• **Metin Bölümü**:
□ □ □ □ □

İstiklal Marşımızın şairinin tanıyalım:
Kasım 1873’te İstanbul’da doğdu. Babası Fatih Müderrislerinden Tahir Efendi, annesi Emine Şerife Hanımdır.
Fatih İbtidai (İlkokulu)’sini, Rüştiyesini, Mülkiye İdadi (Lise)’sini, Veterinerlik Fakültesi’ni bitirdi. Arapça, Farsça, Fransızca ve Batı Edebiyatını öğrendi. Doğuyu, batıyı tanıdı.
Okuduğu ilk manzum yapıt Fuzuli’nin Leylî vü Mecnun (Leyla ile Mecnun) şiirleridir. İslamlığın ve batının büyük yapıtlarını okumuştur.
1893’te Veterinerlik müfettişi olmuş, bu görevle dört yıl kadar (Rumeli, Anadolu, Arnavutluk, Arabistan) bulunmuştur.
25 yaşındayken İsmet Hanımla evlendi. Üçü kız, üçü erkek çocukları oldu. 1907’de Türkçe öğretmenliğine atandı. Bir yıl sonra Veterinerlik Dairesi Müdür Yardımcılığına geçti. İttihat ve Terakki’nin yeminli üyeliğini kabul etti.
1908’de Ebulula Mardin ile Eşref Edib’in yayınladığı Sıratımüstakim dergisinin baş yazarlığını üstlendi. 1912’de derginin adı Sebilürreşat olarak değiştirildi, 1925’e kadar yaşadı.
Balkan savaşları sırasında Baytar Mektebi Müdür Yardımcılığına verildi. Darülfünun Genel Edebiyat Profesörüyken 1913’te görevinden ayrıldı. Türkçülük akımına karşı İslam birliğini savundu. İçten, yürükten müslümandı.
1913’te Mısır, Hicaz’a, 1914’de Berlin’e, sonra İngilizlerin kışkırttığı Şerif Hüseyin’e karşı, Osmanlılara bağlı olan Necep Emiri İbnürreşid’e gönderildi. Bu sıralarda Dar’ül Hikmet’il İslamiye Başkatipliğine getirildi. Görevini tam, eksiz yapan bir insandı.

□ □ □ □ □

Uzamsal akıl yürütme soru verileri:

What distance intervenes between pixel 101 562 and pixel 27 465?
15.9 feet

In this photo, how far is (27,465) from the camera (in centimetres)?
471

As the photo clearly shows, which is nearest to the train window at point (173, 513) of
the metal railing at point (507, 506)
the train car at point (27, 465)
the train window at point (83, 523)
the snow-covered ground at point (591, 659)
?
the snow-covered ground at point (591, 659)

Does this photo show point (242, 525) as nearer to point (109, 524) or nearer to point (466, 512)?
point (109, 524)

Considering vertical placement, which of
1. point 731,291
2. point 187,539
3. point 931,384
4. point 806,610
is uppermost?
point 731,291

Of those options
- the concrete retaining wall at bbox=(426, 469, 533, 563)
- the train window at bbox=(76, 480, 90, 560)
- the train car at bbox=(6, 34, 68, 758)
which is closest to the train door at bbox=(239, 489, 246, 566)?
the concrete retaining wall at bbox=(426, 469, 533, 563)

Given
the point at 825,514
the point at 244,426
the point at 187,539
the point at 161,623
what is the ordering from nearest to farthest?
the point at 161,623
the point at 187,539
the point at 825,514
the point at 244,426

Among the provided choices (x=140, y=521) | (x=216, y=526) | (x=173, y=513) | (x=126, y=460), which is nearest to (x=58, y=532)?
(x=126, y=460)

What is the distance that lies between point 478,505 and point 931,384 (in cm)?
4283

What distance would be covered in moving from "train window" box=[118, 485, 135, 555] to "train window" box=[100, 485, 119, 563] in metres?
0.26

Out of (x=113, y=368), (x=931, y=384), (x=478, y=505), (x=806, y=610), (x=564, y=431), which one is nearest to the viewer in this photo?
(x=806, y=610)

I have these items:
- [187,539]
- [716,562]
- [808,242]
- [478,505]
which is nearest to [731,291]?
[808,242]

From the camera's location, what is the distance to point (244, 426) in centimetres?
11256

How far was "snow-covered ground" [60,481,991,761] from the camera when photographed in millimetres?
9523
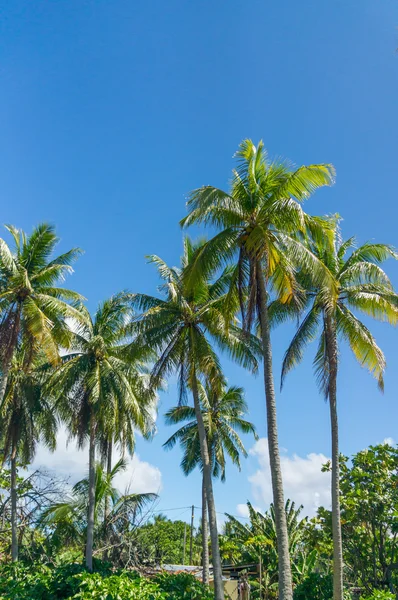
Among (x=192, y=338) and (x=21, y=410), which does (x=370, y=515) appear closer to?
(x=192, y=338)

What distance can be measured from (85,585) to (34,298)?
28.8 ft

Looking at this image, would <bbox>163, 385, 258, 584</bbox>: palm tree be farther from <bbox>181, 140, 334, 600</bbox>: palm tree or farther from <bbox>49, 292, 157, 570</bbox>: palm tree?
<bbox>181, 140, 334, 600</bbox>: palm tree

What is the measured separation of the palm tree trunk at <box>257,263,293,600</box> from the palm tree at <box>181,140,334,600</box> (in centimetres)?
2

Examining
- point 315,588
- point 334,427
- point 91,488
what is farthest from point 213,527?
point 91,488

□ □ □ □ □

• **Alıştırmalar**:
1 > İstiklal Marşı şairini tanıtan metne göre şair 25 yaşındayken kiminle evlendi?
2 > Listede "From the camera's" ifadesinin geçtiği satırdan listenin sonuna kadar her şeyi, bu iki uç da dahil olmak üzere aynen yazdırın. Resimleri cevaba almayın.

• **Cevap Anahtarı**:
1 > İsmet Hanımla.

2 >
From the camera's location, what is the distance to point (244, 426) in centimetres?
11256

How far was "snow-covered ground" [60,481,991,761] from the camera when photographed in millimetres?
9523
Among (x=192, y=338) and (x=21, y=410), which does (x=370, y=515) appear closer to?
(x=192, y=338)

What distance can be measured from (85,585) to (34,298)?
28.8 ft

Looking at this image, would <bbox>163, 385, 258, 584</bbox>: palm tree be farther from <bbox>181, 140, 334, 600</bbox>: palm tree or farther from <bbox>49, 292, 157, 570</bbox>: palm tree?
<bbox>181, 140, 334, 600</bbox>: palm tree

What is the measured separation of the palm tree trunk at <box>257,263,293,600</box> from the palm tree at <box>181,140,334,600</box> (in centimetres)?
2

Examining
- point 315,588
- point 334,427
- point 91,488
what is farthest from point 213,527?
point 91,488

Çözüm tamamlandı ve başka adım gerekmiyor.